### Data shown
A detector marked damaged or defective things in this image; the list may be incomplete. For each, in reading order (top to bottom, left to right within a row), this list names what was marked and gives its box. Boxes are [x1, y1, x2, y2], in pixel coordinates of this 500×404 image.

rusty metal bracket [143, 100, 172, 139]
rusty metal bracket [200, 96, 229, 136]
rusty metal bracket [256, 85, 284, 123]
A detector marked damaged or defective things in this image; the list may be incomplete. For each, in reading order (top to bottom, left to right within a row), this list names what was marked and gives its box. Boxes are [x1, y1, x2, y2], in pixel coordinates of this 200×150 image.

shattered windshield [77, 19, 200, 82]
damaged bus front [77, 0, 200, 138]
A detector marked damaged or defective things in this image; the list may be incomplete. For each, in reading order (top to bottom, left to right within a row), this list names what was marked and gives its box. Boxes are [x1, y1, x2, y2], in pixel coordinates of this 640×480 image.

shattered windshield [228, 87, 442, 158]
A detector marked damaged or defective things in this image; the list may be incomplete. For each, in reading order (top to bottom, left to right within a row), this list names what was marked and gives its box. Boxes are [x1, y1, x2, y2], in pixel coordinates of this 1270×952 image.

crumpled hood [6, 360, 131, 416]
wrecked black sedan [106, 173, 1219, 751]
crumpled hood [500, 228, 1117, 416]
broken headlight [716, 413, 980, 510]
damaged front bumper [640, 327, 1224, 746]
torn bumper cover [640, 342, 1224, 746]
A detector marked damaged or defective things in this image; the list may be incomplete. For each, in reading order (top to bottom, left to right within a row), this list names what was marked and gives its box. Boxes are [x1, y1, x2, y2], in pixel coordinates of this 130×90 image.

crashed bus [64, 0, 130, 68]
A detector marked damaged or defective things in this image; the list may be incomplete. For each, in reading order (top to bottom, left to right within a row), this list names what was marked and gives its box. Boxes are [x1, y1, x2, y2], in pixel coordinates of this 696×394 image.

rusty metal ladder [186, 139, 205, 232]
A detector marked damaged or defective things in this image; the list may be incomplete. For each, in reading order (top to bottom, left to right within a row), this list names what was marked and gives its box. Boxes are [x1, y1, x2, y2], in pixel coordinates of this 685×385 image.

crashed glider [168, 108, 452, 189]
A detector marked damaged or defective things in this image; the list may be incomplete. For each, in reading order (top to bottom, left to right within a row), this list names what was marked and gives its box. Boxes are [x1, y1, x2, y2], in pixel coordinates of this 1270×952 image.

### What you should do
Copy out the data above, word for word.

### Solved problem
A detector marked damaged or defective things in this image; the list may be incomplete. For each, in reading order (top to bottom, left to right within a row), this list names what was marked and gives its box. Boxes are [x1, y1, x2, y2], in pixel coordinates of this 500×404 image.

rusty metal bracket [143, 100, 172, 139]
rusty metal bracket [200, 96, 229, 136]
rusty metal bracket [256, 85, 284, 123]
A detector marked damaged or defective things in this image; the list may be incomplete. For each, in reading order (top to bottom, left to right within a row), this list names what was marked and gives its box. Boxes are [x1, y1, x2, y2], in pixel coordinates of this 200×150 image.

shattered windshield [77, 19, 200, 82]
damaged bus front [77, 0, 200, 138]
A detector marked damaged or defective things in this image; the list may be incomplete. For each, in reading order (top to bottom, left to right within a row), this list names what was marked and gives its box. Boxes are [x1, y1, x2, y2], in pixel coordinates of this 640×480 image.

shattered windshield [228, 87, 442, 158]
A detector marked damaged or defective things in this image; the list may be incomplete. For each, in reading order (top to bottom, left to right within a row), this list names what was marked and gives its box. Boxes are [x1, y1, x2, y2], in pixel coordinates of this 1270×952 image.

crumpled hood [6, 360, 131, 416]
wrecked black sedan [106, 173, 1219, 751]
crumpled hood [500, 228, 1117, 416]
broken headlight [716, 413, 980, 510]
damaged front bumper [640, 327, 1224, 746]
torn bumper cover [640, 342, 1224, 746]
A detector marked damaged or defective things in this image; the list may be incomplete. For each, in reading order (top to bottom, left to right within a row), this list names what was marked and gives its box. Boxes are [x1, y1, x2, y2], in pixel coordinates of this 130×90 image.

crashed bus [64, 0, 130, 68]
A detector marked damaged or defective things in this image; the list may be incomplete. For each, in reading order (top to bottom, left to right within a row), this list names what was marked and gives its box. Boxes are [x1, y1, x2, y2], in pixel coordinates of this 696×394 image.

rusty metal ladder [186, 139, 205, 232]
A detector marked damaged or defective things in this image; the list may be incomplete. For each, in reading order (top to bottom, left to right within a row), this list names what was marked and gives its box. Boxes are [x1, y1, x2, y2], in pixel coordinates of this 685×385 image.

crashed glider [168, 108, 452, 189]
A detector marked damaged or defective things in this image; the list may be incomplete. For each, in reading order (top to bottom, left to right within a row), this list names what was marked and gives its box. Boxes are [x1, y1, x2, y2], in pixel coordinates of this 1270×952 image.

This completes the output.